* **CONSIGNES**:
**A.** Selon l'extrait sur la confiscation d'objets dangereux, quelles sont les deux composantes du principe de la proportionnalité que cette mesure doit respecter ?
**B.** Rédigez la suite de l'extrait sur la confiscation d'objets dangereux, à partir de sa dernière phrase.

* **EXTRAIT CHOISI**:
..............................
La confiscation d'objets dangereux, en tant qu'elle porte atteinte à la propriété garantie par l'art. 26 Cst., exige le respect du principe de la proportionnalité dans ses deux composantes de l'adéquation au but et de la subsidiarité. Non seulement la mesure restrictive doit être apte à produire le résultat escompté, mais encore faut-il qu'elle soit seule à même de le faire, c'est-à-dire qu'il n'y en ait pas d'autres, plus respectueuses des libertés, qui soient efficaces (ATF 137 IV 249 consid. 4.5; arrêt 6B_1351/2023 du 19 juillet 2024 consid. 2.1). En particulier, le principe de la proportionnalité impose, lorsque les conditions pour ordonner la mesure ne sont remplies que pour certaines parties d'un objet, que seules ces parties soient confisquées si cela est possible sans endommager gravement l'objet et sans engager des dépenses disproportionnées (arrêts 6B_1351/2023 précité consid. 2.1; 6B_1150/2014 du 19 novembre 2015 consid. 4).
Se prononçant sur la demande de restitution de données licites enregistrées notamment dans un ordinateur portable et des téléphones portables séquestrés, le Tribunal fédéral a considéré que la seule valeur sentimentale de certaines informations contenues dans la mémoire de ces appareils, dont le tri exigerait des investissements sans commune mesure avec la valeur objective des objets séquestrés, ne saurait, sous l'angle de la proportionnalité, être opposée à l'intérêt public à leur destruction. Il a ajouté que, compte tenu du nombre d'appareils sans valeur particulière confisqués dans des procédures pénales, le tri systématique des données licites et illicites n'est pas envisageable pratiquement, de sorte que leur destruction s'impose aussi sous l'angle de l'adéquation considérée globalement (arrêts 6B_354/2021 du 1
er novembre 2021 consid. 6.2; 6B_35/2017 du 26 février 2018 consid. 9.4; 6B_548/2015 du 29 juin 2015 consid. 5.2; 6B_279/2011 du 20 juin 2011 consid. 4.2; cf. en ce sens arrêt 6B_1150/2014 précité consid. 4, portant sur un disque dur contenant des plans, images et travaux représentant plusieurs années de travail selon le recourant).
..............................
Données de raisonnement fondé sur des scènes
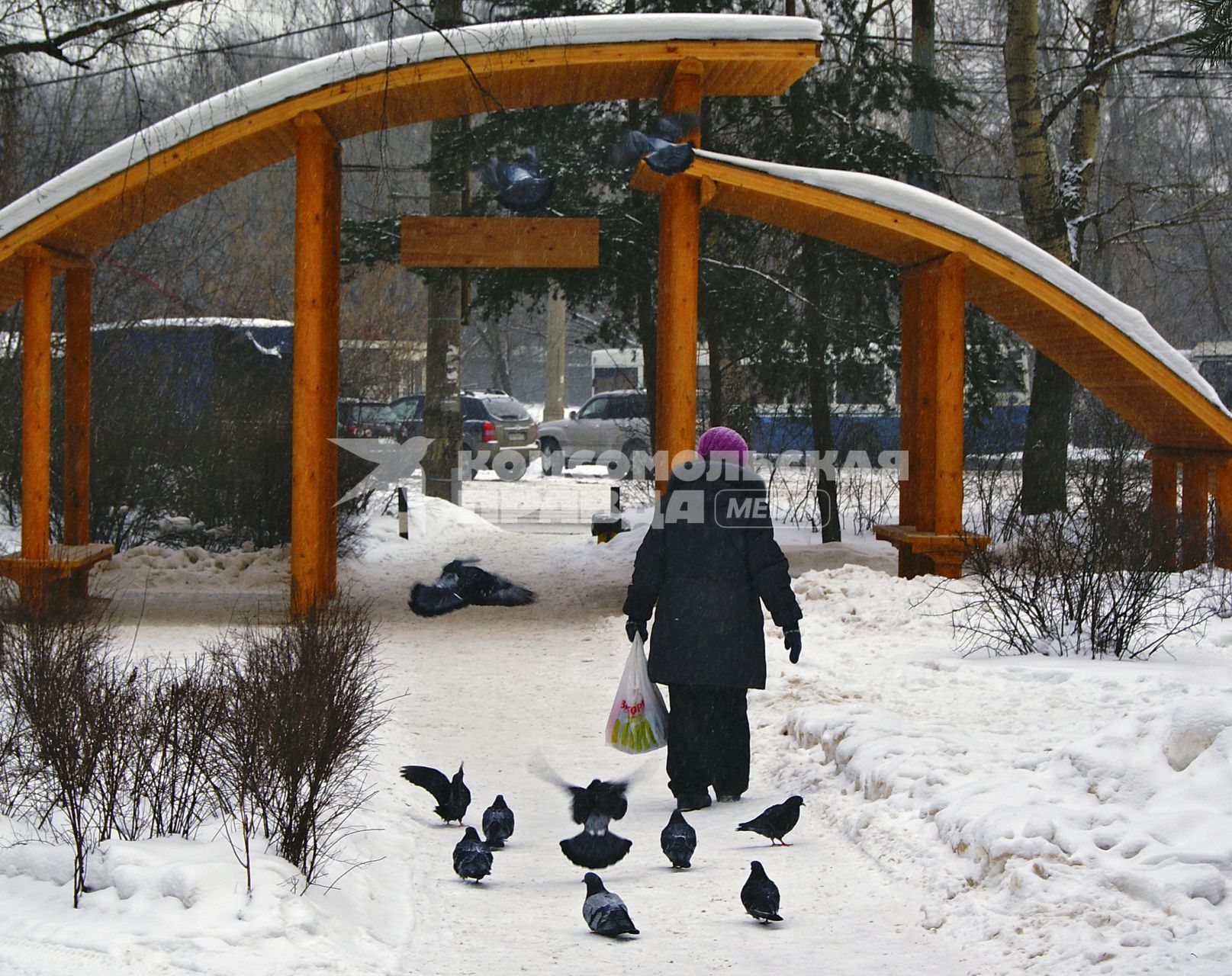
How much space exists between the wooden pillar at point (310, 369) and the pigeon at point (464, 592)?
1.34m

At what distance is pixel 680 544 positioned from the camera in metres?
6.31

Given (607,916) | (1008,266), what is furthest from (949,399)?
(607,916)

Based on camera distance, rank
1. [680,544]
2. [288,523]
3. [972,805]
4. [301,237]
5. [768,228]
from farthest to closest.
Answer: [768,228], [288,523], [301,237], [680,544], [972,805]

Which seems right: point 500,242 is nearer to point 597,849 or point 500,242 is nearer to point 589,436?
point 597,849

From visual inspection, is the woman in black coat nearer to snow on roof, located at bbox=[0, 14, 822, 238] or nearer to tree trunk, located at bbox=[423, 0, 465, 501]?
snow on roof, located at bbox=[0, 14, 822, 238]

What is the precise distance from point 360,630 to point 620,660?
10.1ft

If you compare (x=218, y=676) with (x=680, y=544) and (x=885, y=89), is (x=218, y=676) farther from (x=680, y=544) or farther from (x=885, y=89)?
(x=885, y=89)

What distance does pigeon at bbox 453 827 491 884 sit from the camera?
489 centimetres

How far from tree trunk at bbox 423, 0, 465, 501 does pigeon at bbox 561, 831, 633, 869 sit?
13236mm

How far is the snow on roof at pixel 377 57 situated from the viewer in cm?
949

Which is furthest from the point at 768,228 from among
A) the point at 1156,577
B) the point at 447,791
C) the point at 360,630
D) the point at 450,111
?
the point at 447,791

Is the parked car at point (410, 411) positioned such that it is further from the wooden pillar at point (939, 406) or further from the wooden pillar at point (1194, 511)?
the wooden pillar at point (1194, 511)

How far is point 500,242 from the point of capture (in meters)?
11.4

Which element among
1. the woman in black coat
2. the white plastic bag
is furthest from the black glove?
the white plastic bag
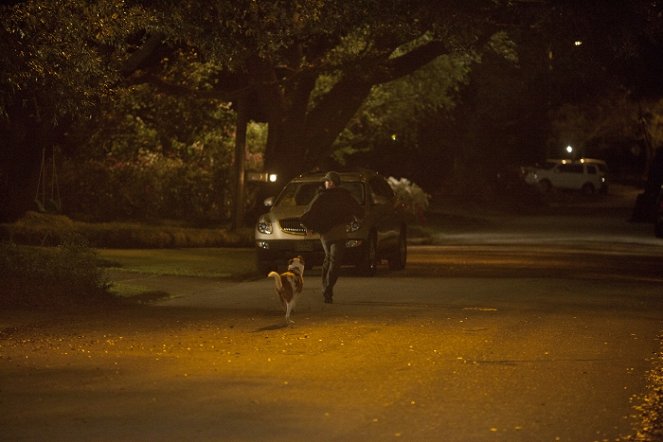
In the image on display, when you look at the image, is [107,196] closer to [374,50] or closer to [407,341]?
[374,50]

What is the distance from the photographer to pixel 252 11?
17.9 meters

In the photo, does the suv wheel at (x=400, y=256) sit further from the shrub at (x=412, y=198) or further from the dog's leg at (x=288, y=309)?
the shrub at (x=412, y=198)

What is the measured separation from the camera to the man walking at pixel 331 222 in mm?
17594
..............................
* **CORRIGÉ**:
**A.** L'adéquation au but et la subsidiarité.

**B.**
Selon les circonstances, lorsque les données licites enregistrées sur un support informatique revêtent une grande importance pour la personne concernée, le principe de la proportionnalité peut justifier leur restitution. Les frais liés au tri des données, à leurs copies et au reformatage du disque dur ou à la remise sur un support de données séparé peuvent alors être répercutés sur la personne concernée (cf. arrêts 6B_348/2021 du 3 mai 2021 consid. 7; 6B_748/2008 du 16 février 2009 consid. 4.5.3; STEFAN TRECHSEL/MARC JEAN-RICHARD-DIT-BRESSEL, Praxiskommentar StGB, 4
e éd. 2021, n° 7
ad art. 69 CP).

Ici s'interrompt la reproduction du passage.